The House and Senate committees are, of course, controlled by different parties, so this is bipartisan pushback.
Honestly, after Congress rolled over for O when he violated the War Powers Act to intervene in Libya, I didn’t think they had this in ’em.
Congressional committees are holding up a plan to send U.S. weapons to rebels fighting Syrian President Bashar al-Assad because of fears that such deliveries will not be decisive and the arms might end up in the hands of Islamist militants, five U.S. national security sources said…
Committee members also want to hear more about the administration’s overall Syria policy, and about how it believes its arms plan will affect the situation on the ground, where Assad’s forces have made recent gains…
Although initially the House committee voiced greater opposition than its Senate counterpart, after further consideration the Senate panel became concerned enough about the plan to write a letter to the administration raising questions about it, two of the sources said.
At the same time, the appropriations committees of both chambers, which also routinely review secret intelligence or military aid programs, raised doubts.
Funding is momentarily frozen and no U.S. arms have arrived in Syria — yet. One big wrinkle here: According to Reuters, the White House technically doesn’t need the intel committees to approve before it starts shipping weapons. It’s holding off right now under an unwritten rule that the commander-in-chief doesn’t move ahead with arming a new client until Congress’s intelligence brain trust feels comfortable. That makes me wonder whether O sees this as an obstacle or as a sort of convenient “out” clause which he can use as a pretext to cancel the dopey plan to arm the rebels and then blame Congress for having forced his hand when his Sunni allies complain. In that sense, this reminds me of Libya in reverse. In that case, Congress rolled over because it didn’t want to risk thwarting an intervention which the White House claimed was designed to save thousands from a mass slaughter. Better to let O skirt the War Powers Act and then raise hell about it later if the intervention went badly. In this case, with the mass slaughter having already occurred and nothing left on the ground but Assad and his Iranian masters on one side and jihadis and their weak moderate pseudo-secularist partners on the other, maybe O’s happy to roll over and then blame Congress later if Assad continues to steamroll the Sunnis. Egyptians are mad at him for being too cozy with the local Islamists, right? Well, here’s his chance to atone by pulling the plug on another bunch of Islamists who’d surely benefit from U.S. intervention, whether the White House intends that or not.
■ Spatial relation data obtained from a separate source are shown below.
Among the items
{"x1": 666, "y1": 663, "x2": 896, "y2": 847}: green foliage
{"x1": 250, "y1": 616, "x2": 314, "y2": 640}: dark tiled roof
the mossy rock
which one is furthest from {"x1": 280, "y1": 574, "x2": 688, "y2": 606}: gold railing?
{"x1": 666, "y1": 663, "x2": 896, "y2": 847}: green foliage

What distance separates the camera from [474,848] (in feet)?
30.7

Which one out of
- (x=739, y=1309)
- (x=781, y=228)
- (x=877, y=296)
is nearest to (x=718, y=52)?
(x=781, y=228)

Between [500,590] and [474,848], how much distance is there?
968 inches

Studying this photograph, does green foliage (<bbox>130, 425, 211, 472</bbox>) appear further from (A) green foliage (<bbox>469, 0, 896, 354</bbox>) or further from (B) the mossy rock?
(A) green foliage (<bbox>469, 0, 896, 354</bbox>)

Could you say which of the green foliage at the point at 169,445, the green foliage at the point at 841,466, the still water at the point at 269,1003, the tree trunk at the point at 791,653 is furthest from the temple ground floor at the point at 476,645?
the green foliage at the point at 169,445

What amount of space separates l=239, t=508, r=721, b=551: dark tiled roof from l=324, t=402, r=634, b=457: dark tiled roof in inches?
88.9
Or maybe O will do what he did in Libya and simply ignore Congress’s misgivings if/when he decides that he can’t wait any longer to intervene.
Needless to say, the committees’ skepticism was, is, and will likely remain justified. Yusuf al-Qaradawi, who issued a fatwa on Morsi’s behalf this past weekend, called for a regional surge of Sunni fighters into Syria in late May, which is helping to further transform a civil war into a holy war. The rebels themselves are increasingly at each others’ throats, which raises the risk of U.S. weapons in “moderate” hands either being seized by Sunni jihadis or used against them in a rebel civil war instead of against Assad. And meanwhile, thanks to the coup in Egypt and the White House’s tacit consent to it, Syria’s Islamists are more convinced than ever that the only way to gain and hold power is through a gun, not a ballot. Even if the rebels do come back to oust Assad, what sort of Sunni regime is in the offing with the Islamists now soured completely on democracy?
Exit question: All of that notwithstanding, these weapons are assuredly going to make their way to the rebels in the end, right? C’mon. Team Intervention will not be denied.